Now show that $\left\lbrace f_{n_k} \right\rbrace$ converges to $f$ on $E-Q$.
$\textbf{Alternative 1}$
Let $B_k=\left\lbrace x: \left| f_{n_k}(x) - f(x) \right| \geq \delta_k \right\rbrace$.
Note that \begin{align*} \forall x\in (E-Q) \implies x \notin Q \implies x \notin \bigcap_{i=1}^{\infty}R_i \implies x \notin R_i \, \text{ for some } i \implies x \notin B_k \, \text{ for } k \geq i . \end{align*}
In fact this implies that there is no $k\geq i$ for which $\left| f_{n_k}(x) - f(x) \right|\geq \delta_k$ holds in $E-Q$, since otherwise it would be contained in every $R_i$ and hence in $Q$.
So we have that in $E-Q$ there is no $k\geq i $ such that $\left| f_{n_k}(x) - f(x) \right| \geq \delta_k$ implying that the opposite is true, i.e., for all $k\geq i$, $\left| f_{n_k}(x) - f(x) \right| < \delta_k$, where $\delta_k \rightarrow 0$ as $k\rightarrow \infty$ (by its definition). So we have that $f_n(x)\rightarrow f(x), \, \forall x \in (E-Q)$, and finally that $f_n(x)\rightarrow f(x) \, a.e.$ since the set $Q$ has measure zero.
$\textbf{Alternative 2}$
Let $B_k=\left\lbrace x: \left| f_{n_k}(x) - f(x) \right| \geq \delta_k \right\rbrace$.
We have \begin{align*} (E-Q) &= E-\bigcap_{i=1}^{\infty}R_i=\bigcup_{i=1}^{\infty}(E-R_i)=\bigcup_{i=1}^{\infty}R_i^{\complement} \\ &=\bigcup_{i=1}^{\infty}\left( \bigcup_{k=i}^{\infty}B_k\right)^\complement \bigcup_{i=1}^{\infty}\bigcap_{k=i}^{\infty}B_k^{\complement} \end{align*}
\begin{equation} (E-Q)=\bigcup_{i=1}^{\infty}\bigcap_{k=i}^{\infty} \left\lbrace x: \left| f_{n_k}(x) - f(x) \right| < \delta_k \right\rbrace. \end{equation}
From the last equation, we can read that in this set there exists an integer $i$ such that for all $k\geq i$, for which $\left| f_{n_k}(x) - f(x) \right| $ is less than $\delta_k$ which get arbitrarily small, implying the convergence of $f_{n_k}$ to $f$ on $(E-Q)$.

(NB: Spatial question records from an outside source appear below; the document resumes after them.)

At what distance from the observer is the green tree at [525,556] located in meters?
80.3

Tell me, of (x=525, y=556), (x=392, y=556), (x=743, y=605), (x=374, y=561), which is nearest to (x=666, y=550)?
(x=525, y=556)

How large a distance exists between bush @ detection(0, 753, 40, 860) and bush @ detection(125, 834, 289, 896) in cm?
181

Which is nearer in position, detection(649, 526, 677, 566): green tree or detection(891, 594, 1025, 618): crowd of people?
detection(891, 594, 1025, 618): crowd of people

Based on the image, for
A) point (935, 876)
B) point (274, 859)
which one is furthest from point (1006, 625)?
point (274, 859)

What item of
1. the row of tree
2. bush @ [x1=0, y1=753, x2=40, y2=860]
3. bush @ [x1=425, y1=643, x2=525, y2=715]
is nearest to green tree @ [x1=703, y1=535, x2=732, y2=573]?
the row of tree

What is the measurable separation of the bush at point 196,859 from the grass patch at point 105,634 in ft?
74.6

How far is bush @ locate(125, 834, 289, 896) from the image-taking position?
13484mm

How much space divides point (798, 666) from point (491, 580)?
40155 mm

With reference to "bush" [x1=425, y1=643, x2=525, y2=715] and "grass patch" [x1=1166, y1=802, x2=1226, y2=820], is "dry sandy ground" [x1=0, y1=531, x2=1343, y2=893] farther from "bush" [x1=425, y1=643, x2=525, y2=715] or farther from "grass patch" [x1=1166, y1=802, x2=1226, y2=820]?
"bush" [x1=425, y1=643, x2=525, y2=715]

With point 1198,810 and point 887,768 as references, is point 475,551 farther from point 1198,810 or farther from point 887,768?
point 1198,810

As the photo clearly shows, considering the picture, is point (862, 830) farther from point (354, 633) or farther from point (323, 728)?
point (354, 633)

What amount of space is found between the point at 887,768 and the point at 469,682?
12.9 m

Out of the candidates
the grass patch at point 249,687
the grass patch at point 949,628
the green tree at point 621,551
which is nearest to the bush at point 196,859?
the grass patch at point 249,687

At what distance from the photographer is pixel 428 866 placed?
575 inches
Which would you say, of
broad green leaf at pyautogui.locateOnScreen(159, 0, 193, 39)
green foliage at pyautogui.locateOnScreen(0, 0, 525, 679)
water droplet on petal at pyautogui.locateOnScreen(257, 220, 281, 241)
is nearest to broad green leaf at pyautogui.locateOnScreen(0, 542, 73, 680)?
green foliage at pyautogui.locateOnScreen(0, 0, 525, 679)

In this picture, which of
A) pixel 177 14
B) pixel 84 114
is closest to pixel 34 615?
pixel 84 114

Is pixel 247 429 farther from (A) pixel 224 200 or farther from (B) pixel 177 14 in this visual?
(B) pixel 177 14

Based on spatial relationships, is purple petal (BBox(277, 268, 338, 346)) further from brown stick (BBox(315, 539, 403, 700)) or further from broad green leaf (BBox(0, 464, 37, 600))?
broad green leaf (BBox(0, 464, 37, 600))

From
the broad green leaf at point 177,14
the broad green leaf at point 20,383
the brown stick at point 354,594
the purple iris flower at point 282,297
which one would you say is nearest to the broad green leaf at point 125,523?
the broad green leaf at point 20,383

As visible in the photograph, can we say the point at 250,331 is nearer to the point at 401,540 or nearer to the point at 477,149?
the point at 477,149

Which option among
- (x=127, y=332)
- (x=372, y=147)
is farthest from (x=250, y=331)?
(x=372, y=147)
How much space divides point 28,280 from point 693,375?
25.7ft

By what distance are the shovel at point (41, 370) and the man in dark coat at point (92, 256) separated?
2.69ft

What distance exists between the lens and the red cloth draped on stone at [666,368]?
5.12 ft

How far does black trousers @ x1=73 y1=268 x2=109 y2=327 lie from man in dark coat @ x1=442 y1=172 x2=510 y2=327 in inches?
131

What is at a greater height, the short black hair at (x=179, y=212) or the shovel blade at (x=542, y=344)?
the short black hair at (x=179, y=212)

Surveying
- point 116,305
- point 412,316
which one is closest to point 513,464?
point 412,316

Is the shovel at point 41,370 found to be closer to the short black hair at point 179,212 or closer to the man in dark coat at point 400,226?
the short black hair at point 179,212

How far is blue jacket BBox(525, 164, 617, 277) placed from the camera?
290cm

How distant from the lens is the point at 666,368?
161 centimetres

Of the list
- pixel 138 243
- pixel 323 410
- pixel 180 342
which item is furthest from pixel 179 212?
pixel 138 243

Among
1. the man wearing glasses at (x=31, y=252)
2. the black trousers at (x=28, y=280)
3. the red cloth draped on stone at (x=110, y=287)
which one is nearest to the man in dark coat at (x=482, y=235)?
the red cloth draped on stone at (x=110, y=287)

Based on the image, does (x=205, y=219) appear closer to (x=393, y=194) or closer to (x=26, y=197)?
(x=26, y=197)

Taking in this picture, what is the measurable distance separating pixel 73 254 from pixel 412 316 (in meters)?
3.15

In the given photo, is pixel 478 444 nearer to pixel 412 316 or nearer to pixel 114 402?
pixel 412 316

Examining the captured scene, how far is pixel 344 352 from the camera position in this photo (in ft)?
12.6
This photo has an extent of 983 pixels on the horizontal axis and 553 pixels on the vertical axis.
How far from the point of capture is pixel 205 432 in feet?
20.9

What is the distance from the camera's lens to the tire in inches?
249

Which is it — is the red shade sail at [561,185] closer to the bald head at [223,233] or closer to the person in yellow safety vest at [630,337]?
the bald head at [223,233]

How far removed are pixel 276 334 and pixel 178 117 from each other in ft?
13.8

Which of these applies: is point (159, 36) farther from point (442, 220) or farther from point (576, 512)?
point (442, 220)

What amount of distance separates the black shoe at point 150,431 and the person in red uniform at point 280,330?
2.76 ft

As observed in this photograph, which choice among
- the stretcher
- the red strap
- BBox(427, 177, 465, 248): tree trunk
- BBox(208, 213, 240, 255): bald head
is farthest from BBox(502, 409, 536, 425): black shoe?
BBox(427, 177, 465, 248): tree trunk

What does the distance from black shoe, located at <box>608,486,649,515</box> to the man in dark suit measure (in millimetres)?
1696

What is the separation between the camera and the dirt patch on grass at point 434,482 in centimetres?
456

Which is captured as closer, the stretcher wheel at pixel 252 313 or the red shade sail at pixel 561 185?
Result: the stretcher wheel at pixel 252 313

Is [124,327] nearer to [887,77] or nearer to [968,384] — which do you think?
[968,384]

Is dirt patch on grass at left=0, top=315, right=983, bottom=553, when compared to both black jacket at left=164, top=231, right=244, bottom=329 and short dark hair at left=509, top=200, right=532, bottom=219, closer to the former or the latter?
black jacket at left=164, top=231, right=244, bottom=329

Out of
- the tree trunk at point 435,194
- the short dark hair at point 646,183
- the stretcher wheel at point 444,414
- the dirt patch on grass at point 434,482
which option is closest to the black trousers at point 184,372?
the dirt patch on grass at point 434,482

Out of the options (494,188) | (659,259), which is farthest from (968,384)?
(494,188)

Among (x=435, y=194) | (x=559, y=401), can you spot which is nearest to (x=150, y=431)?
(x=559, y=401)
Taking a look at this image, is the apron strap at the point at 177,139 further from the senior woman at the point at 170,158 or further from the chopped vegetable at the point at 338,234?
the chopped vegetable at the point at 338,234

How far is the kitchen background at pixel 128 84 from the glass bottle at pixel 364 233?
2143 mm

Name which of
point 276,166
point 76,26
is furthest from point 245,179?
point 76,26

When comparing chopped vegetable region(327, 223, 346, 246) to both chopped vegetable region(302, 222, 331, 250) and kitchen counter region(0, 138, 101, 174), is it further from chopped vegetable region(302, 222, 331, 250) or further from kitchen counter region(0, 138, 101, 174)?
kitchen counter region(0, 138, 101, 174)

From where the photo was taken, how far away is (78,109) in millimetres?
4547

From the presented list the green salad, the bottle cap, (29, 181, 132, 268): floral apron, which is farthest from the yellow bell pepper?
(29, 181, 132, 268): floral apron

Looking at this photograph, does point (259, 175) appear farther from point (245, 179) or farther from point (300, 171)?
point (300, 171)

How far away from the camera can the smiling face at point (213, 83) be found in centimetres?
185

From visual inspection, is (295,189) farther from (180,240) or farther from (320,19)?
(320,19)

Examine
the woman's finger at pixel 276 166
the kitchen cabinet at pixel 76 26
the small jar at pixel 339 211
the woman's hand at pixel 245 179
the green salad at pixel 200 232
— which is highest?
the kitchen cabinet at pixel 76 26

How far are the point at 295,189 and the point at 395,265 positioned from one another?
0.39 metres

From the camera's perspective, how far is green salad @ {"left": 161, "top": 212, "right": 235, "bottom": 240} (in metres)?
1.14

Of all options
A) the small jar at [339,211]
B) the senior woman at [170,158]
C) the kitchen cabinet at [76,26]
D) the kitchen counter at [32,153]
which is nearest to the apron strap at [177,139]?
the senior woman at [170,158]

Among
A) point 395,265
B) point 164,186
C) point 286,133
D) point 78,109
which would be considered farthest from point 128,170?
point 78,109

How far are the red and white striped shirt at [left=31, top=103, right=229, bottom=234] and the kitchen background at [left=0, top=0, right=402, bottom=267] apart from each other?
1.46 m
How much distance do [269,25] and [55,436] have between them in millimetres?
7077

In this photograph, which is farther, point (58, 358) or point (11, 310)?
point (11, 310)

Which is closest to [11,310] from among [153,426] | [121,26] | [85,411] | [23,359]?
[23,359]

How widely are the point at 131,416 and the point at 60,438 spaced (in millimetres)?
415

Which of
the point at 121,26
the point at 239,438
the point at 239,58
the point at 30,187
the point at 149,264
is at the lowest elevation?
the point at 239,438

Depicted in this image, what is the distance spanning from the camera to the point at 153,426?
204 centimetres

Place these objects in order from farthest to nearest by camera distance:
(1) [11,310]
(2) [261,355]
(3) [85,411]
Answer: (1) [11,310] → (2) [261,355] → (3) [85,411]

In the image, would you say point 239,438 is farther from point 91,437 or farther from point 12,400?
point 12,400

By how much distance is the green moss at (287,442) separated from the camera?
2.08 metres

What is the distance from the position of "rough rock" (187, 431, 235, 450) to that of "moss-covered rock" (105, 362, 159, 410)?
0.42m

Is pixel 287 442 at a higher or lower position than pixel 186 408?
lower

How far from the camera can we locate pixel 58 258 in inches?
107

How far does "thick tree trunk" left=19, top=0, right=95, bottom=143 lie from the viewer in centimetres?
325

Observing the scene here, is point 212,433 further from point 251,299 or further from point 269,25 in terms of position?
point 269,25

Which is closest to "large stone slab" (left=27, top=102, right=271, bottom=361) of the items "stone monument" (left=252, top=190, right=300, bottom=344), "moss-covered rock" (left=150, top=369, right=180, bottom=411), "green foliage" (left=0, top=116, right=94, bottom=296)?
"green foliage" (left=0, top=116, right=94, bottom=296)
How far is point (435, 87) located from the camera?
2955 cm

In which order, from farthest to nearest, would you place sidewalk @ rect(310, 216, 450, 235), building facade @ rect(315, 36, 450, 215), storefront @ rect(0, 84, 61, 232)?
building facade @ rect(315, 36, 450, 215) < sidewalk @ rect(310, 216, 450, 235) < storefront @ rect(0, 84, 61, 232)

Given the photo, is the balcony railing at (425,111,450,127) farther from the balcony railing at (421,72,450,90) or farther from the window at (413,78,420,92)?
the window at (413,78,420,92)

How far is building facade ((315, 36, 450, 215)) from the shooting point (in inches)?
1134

"Convergence almost everywhere implies convergence in measure (for a finite measure)" follows almost trivially from the following lemma (e.g., lemma 2.5.4 of the Ash and Dade text):
Suppose $\mu$ is a finite measure. Then $f_n \to f$ pointwise $\mu$-a.e. if and only if $$ \forall \epsilon > 0, \lim_{n \to \infty} \mu( \bigcup_{n \geq k} B_{k \epsilon}) = 0, $$ where $B_{k\epsilon}$ is the set where the convergence is violated by the amount $\epsilon$ after index $k$, $$ B_{k \epsilon} := \{x: |f_k(x) - f(x)| > \epsilon \}. $$
(we actually only need the $\implies$ direction).
Now to prove convergence in measure, fix any $\epsilon > 0$, then $$ \lim_{n \to \infty} \mu(\{x: |f_n(x) - f(x)| > \epsilon \}) = \lim_{n \to \infty} \mu(B_{n\epsilon}) \leq \lim_{n \to \infty} \mu(\bigcup_{n \geq k} B_{k \epsilon}) = 0 $$ since $B_{n \epsilon} \subset \bigcup_{n \geq k} B_{k \epsilon}$. That's it!